**Stored data:**

:::::

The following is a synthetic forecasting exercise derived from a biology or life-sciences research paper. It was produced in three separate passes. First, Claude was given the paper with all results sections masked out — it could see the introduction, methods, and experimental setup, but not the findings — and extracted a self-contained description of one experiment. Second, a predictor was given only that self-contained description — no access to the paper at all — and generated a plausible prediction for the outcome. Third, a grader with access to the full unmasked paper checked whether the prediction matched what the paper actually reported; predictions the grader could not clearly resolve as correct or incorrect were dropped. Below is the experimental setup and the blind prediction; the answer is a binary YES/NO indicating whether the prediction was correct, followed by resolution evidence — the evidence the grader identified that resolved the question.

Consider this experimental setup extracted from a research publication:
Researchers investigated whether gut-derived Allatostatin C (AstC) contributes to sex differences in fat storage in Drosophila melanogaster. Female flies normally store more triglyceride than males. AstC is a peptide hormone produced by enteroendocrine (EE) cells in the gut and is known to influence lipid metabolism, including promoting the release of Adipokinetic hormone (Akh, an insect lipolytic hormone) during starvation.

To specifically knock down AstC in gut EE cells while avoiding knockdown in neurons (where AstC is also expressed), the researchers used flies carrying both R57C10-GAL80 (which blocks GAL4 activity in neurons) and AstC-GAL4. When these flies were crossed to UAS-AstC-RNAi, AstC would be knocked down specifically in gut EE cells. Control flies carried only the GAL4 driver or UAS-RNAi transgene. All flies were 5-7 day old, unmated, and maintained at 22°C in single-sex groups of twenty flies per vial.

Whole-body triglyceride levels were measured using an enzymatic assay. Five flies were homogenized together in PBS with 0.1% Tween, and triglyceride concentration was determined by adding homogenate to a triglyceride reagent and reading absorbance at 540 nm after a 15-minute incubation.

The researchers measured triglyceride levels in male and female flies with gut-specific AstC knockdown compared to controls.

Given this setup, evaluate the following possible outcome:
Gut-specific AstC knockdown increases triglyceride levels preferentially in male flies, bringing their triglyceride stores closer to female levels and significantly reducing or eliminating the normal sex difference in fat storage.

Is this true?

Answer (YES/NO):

:::::

**ASSIGNMENT:**
Copy exactly. Start at the line containing "The researchers measured" and continue through the last line of the records.

**RESPONSE TO THIS EXERCISE:**
The researchers measured triglyceride levels in male and female flies with gut-specific AstC knockdown compared to controls.

Given this setup, evaluate the following possible outcome:
Gut-specific AstC knockdown increases triglyceride levels preferentially in male flies, bringing their triglyceride stores closer to female levels and significantly reducing or eliminating the normal sex difference in fat storage.

Is this true?

Answer (YES/NO):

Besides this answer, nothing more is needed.